EXCERPT TO READ ->
— START —

Prometheus, Grafana (10 dashboards), Loki, Tempo, AlertManager → Matrix, ServiceMonitors, PrometheusRules per component.
6.1 KiB
Keeping an Eye on the Girlies 👁️
You don't run a production stack without watching it. The Super Boujee Business Box ✨ has a full observability stack — metrics, logs, traces, dashboards, and alerts that go straight to your Matrix chat. If something's off, you'll know before anyone complains.
The Stack
| Component | What it does | Where it lives |
|---|---|---|
| Prometheus | Scrapes metrics from everything, every 30 seconds | systemmetrics.DOMAIN |
| Grafana | Dashboards, visualizations, the pretty pictures | metrics.DOMAIN |
| Loki | Log aggregation — all container logs, searchable | systemlogs.DOMAIN |
| Tempo | Distributed tracing — follow a request across services | systemtracing.DOMAIN |
| AlertManager | Routes alerts to the right place | Internal |
| Alloy | Collection agent — ships metrics, logs, and traces | DaemonSet on all nodes |
All deployed via Helm in the monitoring namespace. Grafana authenticates via Hydra (same OIDC as everything else) and auto-assigns Admin to all authenticated users — if you're on the team, you see everything.
Dashboards
Ten Grafana dashboard ConfigMaps, organized by domain:
| Dashboard | What it covers |
|---|---|
dashboards-infrastructure |
Kubernetes nodes, pods, resource usage |
dashboards-ingress |
Pingora proxy — request rates, latencies, cache hits, security decisions |
dashboards-identity |
Ory Kratos + Hydra — auth flows, token issuance, error rates |
dashboards-lasuite |
La Suite apps — per-app health, response times |
dashboards-comms |
Matrix/Tuwunel + Sol☀️ — message rates, bot activity |
dashboards-devtools |
Gitea — repo activity, CI builds |
dashboards-storage |
SeaweedFS — volume health, S3 operations |
dashboards-search |
OpenSearch — index health, query performance |
dashboards-media |
LiveKit — active rooms, participants, media quality |
dashboards-observability |
Meta — Prometheus/Loki/Tempo self-monitoring |
Dashboards are stored as ConfigMaps with the grafana_dashboard: "1" label. Grafana's sidecar picks them up automatically.
What Gets Scraped
ServiceMonitors tell Prometheus what to scrape. Currently active:
| Target | Namespace | Notes |
|---|---|---|
| Pingora proxy | ingress | Custom metrics on :9090 |
| Ory Kratos | ory | Identity operations |
| Ory Hydra | ory | OAuth2/OIDC metrics |
| Gitea | devtools | Repo + CI metrics |
| SeaweedFS | storage | Master, volume, filer |
| Linkerd | mesh | Control plane + data plane |
| cert-manager | cert-manager | Certificate lifecycle |
| OpenBao | data | Seal status, audit events |
| kube-state-metrics | monitoring | Kubernetes object state |
| node-exporter | monitoring | Host-level metrics |
| kube-apiserver | — | Kubernetes API |
| kubelet | — | Container runtime |
Disabled (not available or firewalled — we'll get to them):
- OpenSearch (no prometheus-exporter in v3.x)
- LiveKit (hostNetwork, behind firewall)
- kube-proxy (replaced by Cilium)

— END —

DATA EXCERPTS ->

— START —

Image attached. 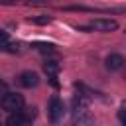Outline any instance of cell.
Here are the masks:
<instances>
[{"instance_id": "1", "label": "cell", "mask_w": 126, "mask_h": 126, "mask_svg": "<svg viewBox=\"0 0 126 126\" xmlns=\"http://www.w3.org/2000/svg\"><path fill=\"white\" fill-rule=\"evenodd\" d=\"M0 106L6 110V112H18L22 106H24V96L20 93H6L2 98H0Z\"/></svg>"}, {"instance_id": "2", "label": "cell", "mask_w": 126, "mask_h": 126, "mask_svg": "<svg viewBox=\"0 0 126 126\" xmlns=\"http://www.w3.org/2000/svg\"><path fill=\"white\" fill-rule=\"evenodd\" d=\"M47 112H49V120H51L53 124H57V122L63 118V114H65V106H63V102H61L57 96H53V98L49 100Z\"/></svg>"}, {"instance_id": "3", "label": "cell", "mask_w": 126, "mask_h": 126, "mask_svg": "<svg viewBox=\"0 0 126 126\" xmlns=\"http://www.w3.org/2000/svg\"><path fill=\"white\" fill-rule=\"evenodd\" d=\"M94 124V116L83 106V108H77L75 110V116H73V126H93Z\"/></svg>"}, {"instance_id": "4", "label": "cell", "mask_w": 126, "mask_h": 126, "mask_svg": "<svg viewBox=\"0 0 126 126\" xmlns=\"http://www.w3.org/2000/svg\"><path fill=\"white\" fill-rule=\"evenodd\" d=\"M89 28L93 30H98V32H114L118 28V22L116 20H110V18H96L89 24Z\"/></svg>"}, {"instance_id": "5", "label": "cell", "mask_w": 126, "mask_h": 126, "mask_svg": "<svg viewBox=\"0 0 126 126\" xmlns=\"http://www.w3.org/2000/svg\"><path fill=\"white\" fill-rule=\"evenodd\" d=\"M20 85L22 87H26V89H35L37 85H39V75L37 73H33V71H24V73H20Z\"/></svg>"}, {"instance_id": "6", "label": "cell", "mask_w": 126, "mask_h": 126, "mask_svg": "<svg viewBox=\"0 0 126 126\" xmlns=\"http://www.w3.org/2000/svg\"><path fill=\"white\" fill-rule=\"evenodd\" d=\"M104 65H106L108 71H118V69H122V65H124V57H122L120 53H110V55H106Z\"/></svg>"}, {"instance_id": "7", "label": "cell", "mask_w": 126, "mask_h": 126, "mask_svg": "<svg viewBox=\"0 0 126 126\" xmlns=\"http://www.w3.org/2000/svg\"><path fill=\"white\" fill-rule=\"evenodd\" d=\"M30 122L20 114V110L18 112H10V116H8V120H6V126H28Z\"/></svg>"}, {"instance_id": "8", "label": "cell", "mask_w": 126, "mask_h": 126, "mask_svg": "<svg viewBox=\"0 0 126 126\" xmlns=\"http://www.w3.org/2000/svg\"><path fill=\"white\" fill-rule=\"evenodd\" d=\"M43 69H45V73H47L49 77H55V75L59 73V63L53 61V59H47L45 65H43Z\"/></svg>"}, {"instance_id": "9", "label": "cell", "mask_w": 126, "mask_h": 126, "mask_svg": "<svg viewBox=\"0 0 126 126\" xmlns=\"http://www.w3.org/2000/svg\"><path fill=\"white\" fill-rule=\"evenodd\" d=\"M20 114H22L28 122H32V120L35 118V114H37V108H35V106H22V108H20Z\"/></svg>"}, {"instance_id": "10", "label": "cell", "mask_w": 126, "mask_h": 126, "mask_svg": "<svg viewBox=\"0 0 126 126\" xmlns=\"http://www.w3.org/2000/svg\"><path fill=\"white\" fill-rule=\"evenodd\" d=\"M35 47H37V51H41V53H55V49H53V45L51 43H35Z\"/></svg>"}, {"instance_id": "11", "label": "cell", "mask_w": 126, "mask_h": 126, "mask_svg": "<svg viewBox=\"0 0 126 126\" xmlns=\"http://www.w3.org/2000/svg\"><path fill=\"white\" fill-rule=\"evenodd\" d=\"M32 22H33V24H41V26H43V24H49V22H51V18H49V16H39V18H32Z\"/></svg>"}, {"instance_id": "12", "label": "cell", "mask_w": 126, "mask_h": 126, "mask_svg": "<svg viewBox=\"0 0 126 126\" xmlns=\"http://www.w3.org/2000/svg\"><path fill=\"white\" fill-rule=\"evenodd\" d=\"M0 4H32V0H0Z\"/></svg>"}, {"instance_id": "13", "label": "cell", "mask_w": 126, "mask_h": 126, "mask_svg": "<svg viewBox=\"0 0 126 126\" xmlns=\"http://www.w3.org/2000/svg\"><path fill=\"white\" fill-rule=\"evenodd\" d=\"M10 41V37H8V32H4L2 28H0V45H4V43H8Z\"/></svg>"}, {"instance_id": "14", "label": "cell", "mask_w": 126, "mask_h": 126, "mask_svg": "<svg viewBox=\"0 0 126 126\" xmlns=\"http://www.w3.org/2000/svg\"><path fill=\"white\" fill-rule=\"evenodd\" d=\"M6 93H8V85H6V83H4L2 79H0V98H2V96H4Z\"/></svg>"}, {"instance_id": "15", "label": "cell", "mask_w": 126, "mask_h": 126, "mask_svg": "<svg viewBox=\"0 0 126 126\" xmlns=\"http://www.w3.org/2000/svg\"><path fill=\"white\" fill-rule=\"evenodd\" d=\"M0 126H4V124H2V122H0Z\"/></svg>"}]
</instances>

— END —

REQUIREMENTS ->
(1) According to the observability page, how often does Prometheus scrape metrics?
(2) List every component named in the table under "The Stack" in the observability page.

FINAL RESULTS ->
(1) Every 30 seconds.

(2) Prometheus, Grafana, Loki, Tempo, AlertManager, Alloy